CN109783809B

CN109783809B - Method for extracting aligned sentences from Laos-Chinese chapter level aligned corpus

Info

Publication number: CN109783809B
Application number: CN201811577667.2A
Authority: CN
Inventors: 周兰江; 贾善崇
Original assignee: Kunming University of Science and Technology
Current assignee: Kunming University of Science and Technology
Priority date: 2018-12-22
Filing date: 2018-12-22
Publication date: 2022-04-12
Anticipated expiration: 2038-12-22
Also published as: CN109783809A

Abstract

The invention discloses a method for extracting aligned sentences from Laos-Chinese chapter level aligned linguistic data, and belongs to the technical field of natural language processing and machine learning. The method comprises the steps of firstly, using python to process the corpus aligned at chapter level to carry out regular expression processing, removing noise data, and using the corpus as input, wherein the corpus aligned at chapter level can be processed into single aligned sentences firstly, and then the aligned sentences are split as the Laos are consistent with the Chinese sentences in sequence. And then segmenting the aligned sentences, taking the segmented sentences as LSTM input, training a model to selectively learn the input by keeping the intermediate output result of the LSTM encoder on the input sequence, and associating the output sequence when the model is output, thereby extracting parallel sentence pairs from the bilingual corpus. The method has certain research significance on the extraction of Laos parallel sentences.

Description

Method for extracting aligned sentences from Laos-Chinese chapter level aligned corpus

Technical Field

The invention relates to a method for extracting aligned sentences from Laos-Chinese chapter level aligned linguistic data, in particular to a method for extracting aligned sentences from Laos-Chinese chapter level aligned linguistic data based on an LSTM (Long Short-Term Memory network), and belongs to the technical field of natural language processing and machine learning.

Background

The bilingual corpus is an important basic resource in research fields such as statistical machine translation, cross-language retrieval, bilingual dictionary construction and the like, and the quantity and quality of the bilingual corpus influence and even determine the final result of a related task to a great extent. The mining of the parallel sentence pairs is a key technology for constructing bilingual corpus, so that the method has important research value. In many cases, bilingual corpus is available, but the resulting text is usually not aligned in sentence units, e.g., some aligned in paragraphs or in whole articles. In this case, it is necessary to extract parallel sentence pairs by arranging these corpora, which are not aligned in units of sentences, into a sentence alignment format.

Disclosure of Invention

The technical problem to be solved by the invention is as follows: the method for extracting the aligned sentences from the aligned linguistic data of Laos-Chinese chapter levels is used for extracting the aligned sentences from the aligned linguistic data of the Chinese-Laos, and can effectively improve the accuracy of sentence alignment.
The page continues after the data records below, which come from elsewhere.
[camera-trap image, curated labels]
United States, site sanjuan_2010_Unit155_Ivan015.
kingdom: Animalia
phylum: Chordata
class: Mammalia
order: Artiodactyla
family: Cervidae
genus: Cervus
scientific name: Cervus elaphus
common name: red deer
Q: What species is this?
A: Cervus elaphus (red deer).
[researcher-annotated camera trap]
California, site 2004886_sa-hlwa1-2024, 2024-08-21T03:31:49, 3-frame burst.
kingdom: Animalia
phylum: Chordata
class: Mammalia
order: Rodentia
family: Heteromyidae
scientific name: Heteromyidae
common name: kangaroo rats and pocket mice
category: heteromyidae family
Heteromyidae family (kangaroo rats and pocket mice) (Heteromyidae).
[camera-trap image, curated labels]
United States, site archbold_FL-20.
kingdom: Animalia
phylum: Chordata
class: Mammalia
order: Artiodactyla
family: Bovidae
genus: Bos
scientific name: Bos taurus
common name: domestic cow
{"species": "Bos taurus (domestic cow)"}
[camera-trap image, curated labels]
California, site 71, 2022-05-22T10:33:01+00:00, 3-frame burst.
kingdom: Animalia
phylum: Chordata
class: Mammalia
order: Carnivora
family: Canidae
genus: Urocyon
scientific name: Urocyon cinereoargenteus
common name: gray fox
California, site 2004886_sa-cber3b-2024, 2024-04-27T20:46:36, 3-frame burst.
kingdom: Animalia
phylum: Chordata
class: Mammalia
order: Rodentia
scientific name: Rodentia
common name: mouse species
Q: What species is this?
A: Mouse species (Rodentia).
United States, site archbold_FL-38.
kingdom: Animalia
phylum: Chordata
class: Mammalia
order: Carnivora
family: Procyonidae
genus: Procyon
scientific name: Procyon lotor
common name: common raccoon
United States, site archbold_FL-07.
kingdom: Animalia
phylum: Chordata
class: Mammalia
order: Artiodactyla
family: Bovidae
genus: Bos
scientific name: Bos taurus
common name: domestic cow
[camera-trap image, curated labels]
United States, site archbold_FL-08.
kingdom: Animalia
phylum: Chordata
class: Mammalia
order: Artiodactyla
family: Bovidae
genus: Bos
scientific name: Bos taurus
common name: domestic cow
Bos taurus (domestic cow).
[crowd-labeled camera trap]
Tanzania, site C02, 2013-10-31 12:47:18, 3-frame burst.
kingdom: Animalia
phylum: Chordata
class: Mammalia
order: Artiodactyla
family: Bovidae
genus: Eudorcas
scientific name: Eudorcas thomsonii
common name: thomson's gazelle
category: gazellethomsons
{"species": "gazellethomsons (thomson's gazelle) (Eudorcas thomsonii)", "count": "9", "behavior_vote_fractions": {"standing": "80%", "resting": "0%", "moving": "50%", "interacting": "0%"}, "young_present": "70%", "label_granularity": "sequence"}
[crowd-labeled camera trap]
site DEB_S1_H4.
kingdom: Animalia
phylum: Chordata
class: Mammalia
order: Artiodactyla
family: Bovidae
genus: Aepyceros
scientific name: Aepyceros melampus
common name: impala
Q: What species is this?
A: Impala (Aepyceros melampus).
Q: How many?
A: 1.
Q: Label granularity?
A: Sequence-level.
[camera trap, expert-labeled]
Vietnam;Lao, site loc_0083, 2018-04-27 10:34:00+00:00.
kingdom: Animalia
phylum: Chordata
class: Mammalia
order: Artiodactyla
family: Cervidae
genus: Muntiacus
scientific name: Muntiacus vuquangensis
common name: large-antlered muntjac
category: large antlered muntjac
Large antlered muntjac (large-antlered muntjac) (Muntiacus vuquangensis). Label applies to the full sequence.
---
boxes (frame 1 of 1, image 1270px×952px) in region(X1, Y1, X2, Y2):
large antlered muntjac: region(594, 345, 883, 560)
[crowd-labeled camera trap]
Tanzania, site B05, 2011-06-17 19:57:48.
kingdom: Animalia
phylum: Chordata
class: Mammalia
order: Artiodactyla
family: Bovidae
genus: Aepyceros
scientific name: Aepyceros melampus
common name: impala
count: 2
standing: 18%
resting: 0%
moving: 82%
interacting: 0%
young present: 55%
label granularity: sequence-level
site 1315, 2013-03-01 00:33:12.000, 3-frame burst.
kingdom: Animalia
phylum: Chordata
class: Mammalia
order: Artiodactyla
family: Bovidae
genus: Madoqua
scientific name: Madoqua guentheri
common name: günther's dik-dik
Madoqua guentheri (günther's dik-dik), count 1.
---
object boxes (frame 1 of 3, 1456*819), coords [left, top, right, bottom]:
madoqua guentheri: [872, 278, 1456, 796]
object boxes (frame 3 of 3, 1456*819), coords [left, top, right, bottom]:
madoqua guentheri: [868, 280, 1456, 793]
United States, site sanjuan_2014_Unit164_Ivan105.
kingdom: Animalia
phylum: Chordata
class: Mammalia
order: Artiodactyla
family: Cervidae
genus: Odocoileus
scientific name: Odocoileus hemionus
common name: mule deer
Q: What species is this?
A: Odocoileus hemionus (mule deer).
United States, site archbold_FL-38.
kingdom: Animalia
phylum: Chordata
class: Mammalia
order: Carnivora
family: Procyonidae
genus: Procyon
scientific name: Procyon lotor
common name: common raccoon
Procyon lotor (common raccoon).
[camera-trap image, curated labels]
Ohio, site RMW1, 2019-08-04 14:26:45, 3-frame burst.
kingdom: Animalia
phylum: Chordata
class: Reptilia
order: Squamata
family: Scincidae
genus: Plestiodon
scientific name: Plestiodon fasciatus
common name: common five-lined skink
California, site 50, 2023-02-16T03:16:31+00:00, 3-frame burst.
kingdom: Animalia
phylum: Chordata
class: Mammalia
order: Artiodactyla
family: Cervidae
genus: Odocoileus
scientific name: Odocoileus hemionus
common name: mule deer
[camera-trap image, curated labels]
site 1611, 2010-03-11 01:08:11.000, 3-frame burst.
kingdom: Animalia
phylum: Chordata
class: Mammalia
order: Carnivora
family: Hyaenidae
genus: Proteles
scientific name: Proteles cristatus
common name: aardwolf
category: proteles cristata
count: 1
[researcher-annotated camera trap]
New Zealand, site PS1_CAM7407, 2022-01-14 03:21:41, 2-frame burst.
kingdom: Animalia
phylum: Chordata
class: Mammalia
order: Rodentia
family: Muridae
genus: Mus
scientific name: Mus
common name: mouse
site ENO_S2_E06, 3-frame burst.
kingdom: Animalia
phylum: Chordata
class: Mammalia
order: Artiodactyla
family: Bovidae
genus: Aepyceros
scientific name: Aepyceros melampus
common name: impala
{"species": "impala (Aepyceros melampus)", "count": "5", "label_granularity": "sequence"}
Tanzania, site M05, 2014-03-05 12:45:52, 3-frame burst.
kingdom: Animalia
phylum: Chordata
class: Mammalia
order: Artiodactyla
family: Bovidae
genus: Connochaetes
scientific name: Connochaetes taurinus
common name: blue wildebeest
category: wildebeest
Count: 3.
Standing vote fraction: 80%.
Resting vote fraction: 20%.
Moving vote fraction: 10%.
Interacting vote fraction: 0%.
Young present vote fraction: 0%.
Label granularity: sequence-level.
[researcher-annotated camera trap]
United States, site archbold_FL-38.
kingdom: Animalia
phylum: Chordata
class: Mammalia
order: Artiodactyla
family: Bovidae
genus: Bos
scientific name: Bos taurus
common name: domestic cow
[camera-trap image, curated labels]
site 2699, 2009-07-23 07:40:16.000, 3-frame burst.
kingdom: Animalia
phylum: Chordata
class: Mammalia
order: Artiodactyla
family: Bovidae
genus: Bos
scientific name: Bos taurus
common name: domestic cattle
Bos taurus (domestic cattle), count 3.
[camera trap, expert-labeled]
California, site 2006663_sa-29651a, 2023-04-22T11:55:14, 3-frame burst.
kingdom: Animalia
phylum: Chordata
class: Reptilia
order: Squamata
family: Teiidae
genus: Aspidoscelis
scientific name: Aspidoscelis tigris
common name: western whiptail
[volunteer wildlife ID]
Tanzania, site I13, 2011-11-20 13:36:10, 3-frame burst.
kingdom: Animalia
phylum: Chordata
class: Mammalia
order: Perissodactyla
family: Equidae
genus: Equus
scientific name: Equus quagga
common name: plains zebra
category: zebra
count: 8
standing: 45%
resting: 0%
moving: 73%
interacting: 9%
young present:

The technical scheme adopted by the invention is as follows: a method for extracting aligned sentences from Laos-Chinese chapter level aligned linguistic data comprises the following steps:

step1, performing noise processing on the Chinese-old bilingual corpus by using a regular expression through python codes, and then performing data set division on the aligned segments, wherein the aligned training set accounts for 90%, and the out-of-order test set accounts for 10%;

step2, counting the different phrases in the training set and the sentences in the testing set and the occurrence frequency of each phrase according to the sentences in the training set and the testing set, and calculating the word vectors of the sentences through word-embedding;

step3, using the word vectors obtained by Step2 as the input of the LSTM algorithm, namely using the LSTM algorithm as an encoder part at the moment, using the word vectors as the input of an encoder end, and performing similarity calculation on the encoder part through the initialization vector of the LSTM algorithm;

step4, outputting each word vector through an encoder part, and solving semantic codes C of each sentence word vector through a softmax function to form a vector sequence;

step5, taking the vector sequence obtained in Step4 as the initial input of the decoder part, adding an Attention mechanism in the decoder part, and during decoding, selectively selecting a subset from the vector sequence of the semantic code C in each Step for further processing; therefore, in the decoder part, the output of each moment is used as the input of the next moment, and each output can fully utilize the information carried by the input sequence, and so on until the end;

step6, calculating the similarity between the encoder and the decoder to obtain the sentence word vector with the highest similarity, and forming the sentence by the word vector, thereby completing the extraction of the Chinese-old bilingual aligned sentence from the aligned chapter-level corpus.

Specifically, the aligned segment in Step1 is the aligned discourse material after being subjected to noise processing.

Specifically, Step2 performs sentence segmentation on the initial chapter-level aligned corpus through python coding, realizes the segmentation of single sentence Laos sentences and Chinese sentences through codes, and counts the number of words.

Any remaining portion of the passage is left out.